Our next question comes from Matthew Borsch from BMO.
It’s actually have Ben Rossi filling in for Matt here. Regarding patient acuity, on a same-facility basis, you reported a slight increase sequentially in average length of stay. Just curious if that is a reflection of the type of acuity case load you saw this quarter and whether you anticipate this increasing trend with going into 4Q as seasonality takes full effect.
Ben, I think that as we look at our length of stay there, it's pretty stable really across our service lines and it was up a little bit. But I think a lot of that is really subservices and programs that we have across our service lines. Our acute length of stay has actually been very stable around 9 days. So we haven't seen a big change there. I think if you look and we looked across the company, I'm sure there are instances where facilities are seeing a higher – a slightly higher acuity, but it’s not been prevalent and it’s really not been an impact on the length of stay that we have. It’s really more around those mix as a services and also then within that, just the programs that we have across the company.

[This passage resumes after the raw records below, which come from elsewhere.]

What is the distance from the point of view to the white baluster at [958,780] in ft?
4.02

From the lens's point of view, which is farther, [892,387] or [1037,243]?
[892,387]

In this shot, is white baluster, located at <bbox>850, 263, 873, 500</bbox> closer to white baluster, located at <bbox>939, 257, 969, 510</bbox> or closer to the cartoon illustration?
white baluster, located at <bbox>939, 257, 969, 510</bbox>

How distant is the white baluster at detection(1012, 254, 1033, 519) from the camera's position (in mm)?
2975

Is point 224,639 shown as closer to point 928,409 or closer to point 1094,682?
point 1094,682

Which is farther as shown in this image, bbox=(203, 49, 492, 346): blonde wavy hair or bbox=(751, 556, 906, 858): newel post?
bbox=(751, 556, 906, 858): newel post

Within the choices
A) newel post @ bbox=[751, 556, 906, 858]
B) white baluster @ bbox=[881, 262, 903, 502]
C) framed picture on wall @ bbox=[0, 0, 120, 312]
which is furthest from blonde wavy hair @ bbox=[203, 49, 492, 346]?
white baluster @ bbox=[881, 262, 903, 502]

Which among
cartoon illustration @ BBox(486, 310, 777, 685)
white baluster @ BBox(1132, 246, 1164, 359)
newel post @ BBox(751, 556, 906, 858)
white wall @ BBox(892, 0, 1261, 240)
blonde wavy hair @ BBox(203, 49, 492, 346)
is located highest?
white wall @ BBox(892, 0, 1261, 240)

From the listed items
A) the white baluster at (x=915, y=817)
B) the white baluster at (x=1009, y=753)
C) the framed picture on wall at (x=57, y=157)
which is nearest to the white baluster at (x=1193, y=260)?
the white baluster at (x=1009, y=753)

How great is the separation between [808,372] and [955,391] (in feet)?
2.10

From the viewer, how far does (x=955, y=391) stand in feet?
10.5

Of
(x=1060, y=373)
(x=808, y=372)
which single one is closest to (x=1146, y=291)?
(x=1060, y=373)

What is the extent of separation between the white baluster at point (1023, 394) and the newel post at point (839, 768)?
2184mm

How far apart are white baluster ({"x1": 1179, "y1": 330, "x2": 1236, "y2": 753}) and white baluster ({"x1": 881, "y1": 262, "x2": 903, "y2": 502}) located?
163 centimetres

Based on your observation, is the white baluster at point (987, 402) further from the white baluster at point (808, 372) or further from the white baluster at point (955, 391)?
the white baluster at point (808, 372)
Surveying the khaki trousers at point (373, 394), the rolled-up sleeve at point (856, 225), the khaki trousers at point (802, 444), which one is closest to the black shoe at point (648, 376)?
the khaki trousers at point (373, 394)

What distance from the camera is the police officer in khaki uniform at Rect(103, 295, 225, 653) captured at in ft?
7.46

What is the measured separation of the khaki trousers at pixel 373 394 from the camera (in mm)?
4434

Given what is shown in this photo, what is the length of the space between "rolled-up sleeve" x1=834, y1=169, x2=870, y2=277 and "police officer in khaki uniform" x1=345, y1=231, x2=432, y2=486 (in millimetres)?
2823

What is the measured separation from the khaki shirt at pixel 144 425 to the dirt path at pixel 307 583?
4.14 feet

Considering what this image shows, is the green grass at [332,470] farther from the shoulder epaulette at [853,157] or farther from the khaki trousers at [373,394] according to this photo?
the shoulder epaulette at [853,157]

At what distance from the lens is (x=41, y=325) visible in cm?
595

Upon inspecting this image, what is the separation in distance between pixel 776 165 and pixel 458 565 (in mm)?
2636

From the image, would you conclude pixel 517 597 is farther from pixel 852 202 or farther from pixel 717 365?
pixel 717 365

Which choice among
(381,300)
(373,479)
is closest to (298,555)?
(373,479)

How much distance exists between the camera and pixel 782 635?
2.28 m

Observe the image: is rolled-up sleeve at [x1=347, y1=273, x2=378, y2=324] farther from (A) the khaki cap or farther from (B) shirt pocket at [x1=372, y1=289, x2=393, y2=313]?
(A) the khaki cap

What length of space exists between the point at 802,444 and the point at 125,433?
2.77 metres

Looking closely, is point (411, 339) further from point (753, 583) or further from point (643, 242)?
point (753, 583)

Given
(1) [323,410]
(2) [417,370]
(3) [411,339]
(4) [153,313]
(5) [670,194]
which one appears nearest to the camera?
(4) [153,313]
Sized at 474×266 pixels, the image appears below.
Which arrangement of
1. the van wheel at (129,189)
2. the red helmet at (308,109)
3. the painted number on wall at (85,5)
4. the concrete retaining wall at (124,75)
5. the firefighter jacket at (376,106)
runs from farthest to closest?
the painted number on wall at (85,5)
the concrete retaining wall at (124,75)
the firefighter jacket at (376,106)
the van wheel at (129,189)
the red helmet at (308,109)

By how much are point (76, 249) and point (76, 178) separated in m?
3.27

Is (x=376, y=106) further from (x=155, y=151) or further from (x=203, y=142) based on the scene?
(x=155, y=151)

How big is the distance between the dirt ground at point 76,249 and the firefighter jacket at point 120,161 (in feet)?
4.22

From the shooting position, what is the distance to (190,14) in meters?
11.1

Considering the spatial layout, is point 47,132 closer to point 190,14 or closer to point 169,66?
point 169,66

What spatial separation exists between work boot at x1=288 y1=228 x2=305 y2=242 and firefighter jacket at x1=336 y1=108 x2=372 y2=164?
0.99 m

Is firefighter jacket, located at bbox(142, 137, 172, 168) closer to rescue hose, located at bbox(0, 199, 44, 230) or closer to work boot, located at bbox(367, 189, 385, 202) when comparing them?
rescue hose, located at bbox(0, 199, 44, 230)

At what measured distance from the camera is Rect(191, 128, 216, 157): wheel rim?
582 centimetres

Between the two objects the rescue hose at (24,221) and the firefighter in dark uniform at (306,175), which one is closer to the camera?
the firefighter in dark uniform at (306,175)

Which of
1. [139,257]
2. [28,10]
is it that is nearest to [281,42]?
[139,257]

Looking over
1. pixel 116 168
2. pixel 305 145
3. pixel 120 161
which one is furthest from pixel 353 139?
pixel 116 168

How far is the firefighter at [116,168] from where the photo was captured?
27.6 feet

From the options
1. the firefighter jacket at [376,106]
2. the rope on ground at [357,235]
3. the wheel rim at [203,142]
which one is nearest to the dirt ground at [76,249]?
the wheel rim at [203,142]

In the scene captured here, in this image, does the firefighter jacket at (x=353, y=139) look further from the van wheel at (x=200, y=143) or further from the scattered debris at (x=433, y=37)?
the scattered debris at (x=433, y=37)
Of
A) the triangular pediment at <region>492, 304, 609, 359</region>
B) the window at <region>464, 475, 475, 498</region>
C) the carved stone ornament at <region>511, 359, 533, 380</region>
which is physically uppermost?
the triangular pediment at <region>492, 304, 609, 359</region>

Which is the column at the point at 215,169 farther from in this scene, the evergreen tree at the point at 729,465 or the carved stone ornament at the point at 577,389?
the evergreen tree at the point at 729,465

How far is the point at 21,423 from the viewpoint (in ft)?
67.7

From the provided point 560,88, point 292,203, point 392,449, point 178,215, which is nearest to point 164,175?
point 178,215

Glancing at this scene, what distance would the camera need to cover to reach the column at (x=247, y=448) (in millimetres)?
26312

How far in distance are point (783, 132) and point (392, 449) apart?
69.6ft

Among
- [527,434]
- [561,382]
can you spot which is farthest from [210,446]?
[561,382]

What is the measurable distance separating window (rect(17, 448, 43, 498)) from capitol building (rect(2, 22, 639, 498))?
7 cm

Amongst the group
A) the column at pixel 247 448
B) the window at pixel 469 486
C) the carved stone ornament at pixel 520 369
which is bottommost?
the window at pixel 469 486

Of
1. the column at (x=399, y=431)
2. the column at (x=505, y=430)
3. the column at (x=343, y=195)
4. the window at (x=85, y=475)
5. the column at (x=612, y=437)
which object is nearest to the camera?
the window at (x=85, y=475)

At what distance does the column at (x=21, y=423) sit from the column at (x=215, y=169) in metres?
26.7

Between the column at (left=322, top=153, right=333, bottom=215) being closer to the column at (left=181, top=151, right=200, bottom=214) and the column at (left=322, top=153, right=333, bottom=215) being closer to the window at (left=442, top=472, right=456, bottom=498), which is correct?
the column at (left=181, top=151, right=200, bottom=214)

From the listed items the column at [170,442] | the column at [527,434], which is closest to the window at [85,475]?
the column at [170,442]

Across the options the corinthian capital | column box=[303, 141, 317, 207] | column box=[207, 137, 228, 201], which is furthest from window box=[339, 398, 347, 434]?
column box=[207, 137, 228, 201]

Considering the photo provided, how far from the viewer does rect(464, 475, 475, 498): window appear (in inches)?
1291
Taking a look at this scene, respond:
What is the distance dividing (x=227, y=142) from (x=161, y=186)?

There are no more questions in the queue. This concludes our question-and-answer session. I'd like to turn the call over to Debbie Osteen for any closing remarks.
Thanks again for being with us today and for your interest in Acadia Healthcare. I would like to conclude by thanking all of our employees and our clinicians for their dedication and focus on providing the highest quality care to our patients and their families. They’ve done this under extraordinary circumstances and we appreciate all of these efforts. If you have additional questions today, please do not hesitate to contact us directly. Have a good day.
The conference has now concluded. Thank you for attending today's presentation. You may now disconnect.